Glass (2019) | Review
Glass is the final chapter in M. Night Shyamalan’s nearly two-decade long dissertation on comic books and our inherently human struggle to find purpose. It’s the full realization of the cinematic universe he teased in 2016’s Split, when, like a grizzled time traveler from Shyamalan’s personal golden era, David Dunn (Bruce Willis’ character from 1999’s Unbreakable) teleported in to mug his way through a surprise mid-credits scene. Glass picks up not long after that.
Dunn – a gloomy synthesis of Clark Kent’s mild-mannered nature and Superman’s indestructibility – is in pursuit of The Hoard, a collection of murderous personalities inhabiting the body of one man, Kevin Wendell Crumb (James McAvoy). In between films, The Hoard has been kidnapping and murdering young girls to feed The Beast, a newly emerged persona that can alter Kevin’s body, imbuing him with superhuman abilities. The two men literally bump into each other early on, hinting at the kind of physical confrontation superhero cinema thrives upon. This clash is interrupted by Dr. Ellie Staple (Sarah Paulson) who – with the support of a team of police officers – subdues both men and drops them in a mental institution. There we meet another of Staple’s patients, the near-catatonic Elijah Price (Samuel L. Jackson), a criminal mastermind with bones like glass we first met in Unbreakable.
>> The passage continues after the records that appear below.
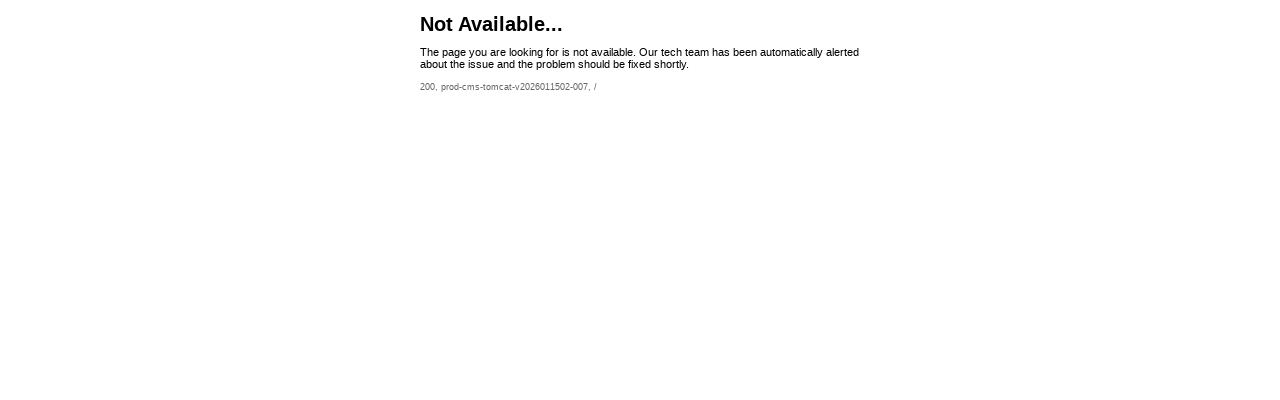

--- FILE ---
content_type: text/html;charset=UTF-8
request_url: https://www.ccscyclones.com/apps/pages/index.jsp?uREC_ID=584667&type=d&pREC_ID=1075117
body_size: 118
content:





	<html>
	<head>
		<title>Not Available...</title>
		<meta http-equiv="Content-Type" content="text/html; charset=UTF-8">
		<meta http-equiv="author" content="Educational Networks">
		<meta name="generator" content="SchoolSitePro" />
	</head>
	
	<body style="background-color: #FFFFFF;">
	
	<center>
	<table cellpadding="5" cellspacing="0" border="0" width="450">
	<tr>
		<td style="font-family: Verdana, Arial, Helvetica, sans-serif; font-size: 15pt; color: black;">
			<b>Not Available...</b>
		</td>
	</tr>
	<tr>
		<td style="font-family: Verdana, Arial, Helvetica, sans-serif; font-size: 8pt; color: black;">
			The page you are looking for is not available. Our tech team has been automatically alerted about the issue and the problem should be fixed shortly.<br><br>
			
			<font style="font-family: Verdana, Arial, Helvetica, sans-serif; font-size: 9px; color:#666666;">200, prod-cms-tomcat-v2026011502-007, /</font>
		</td>
	</tr>
	</table>
	</center>
	
	</body>
	</html>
Staple, it seems, has an almost preternatural understanding of the comic lore each man has wrapped himself in – and dedicates herself to freeing them of what she views as a psychosis.
In short, Glass is busy as hell. Probably too busy. The idea that these are three emotionally shattered men who’ve filled in their psychological cracks using comic book mythology is plenty. Shyamalan has a much grander vision in mind, only he chooses to execute on it too late. Rather than build it gradually, over the course of his film, he presents it late in the third act, as one of his patented twists. It’s another great idea in its own right. However, it requires a good bit of explaining, which results in Glass ending but not really ending multiple times as Shyamalan scrambles to make sure viewers get it.
It’s the newcomer, Dr. Staple, who suffers the most from the expansive scope of Glass. Paulson turns in an admirably blue collar effort, dutifully presenting Shyamalan’s bananas plot points and theories to the other characters and the audience. Then, as the script dictates, she’s forced to fluctuate between knowing everything about her patients to being a downright crummy doctor.
If Glass has a superpower, it’s McAvoy, who attacks every scene with an almost animalistic zeal. Within a single scene, he’ll bounce between half a dozen or more characters, always walking right up to the edge of too-much, but never falling in. The film’s other great strength is nostalgia. Unbreakable was ahead-of-its-time brilliant, an incisive deconstruction of a genre that wouldn’t even reach its own final form until almost a decade later with the birth of the Marvel Cinematic Universe. Revisiting its world, hanging out with Dunn and Price – and more heartbreakingly, a young Price and his mom – is such a treat, even if all the comic book psychology felt a lot fresher back in 1999.
Given the unique success of the two films that preceded it, it was clear Glass had large tights to fill. Despite the heroic efforts of McAvoy in particular, it does come up somewhat short. Still, Shyamalan’s latest is an appropriately offbeat, occasionally confounding conclusion to a trilogy never destined to follow the rules.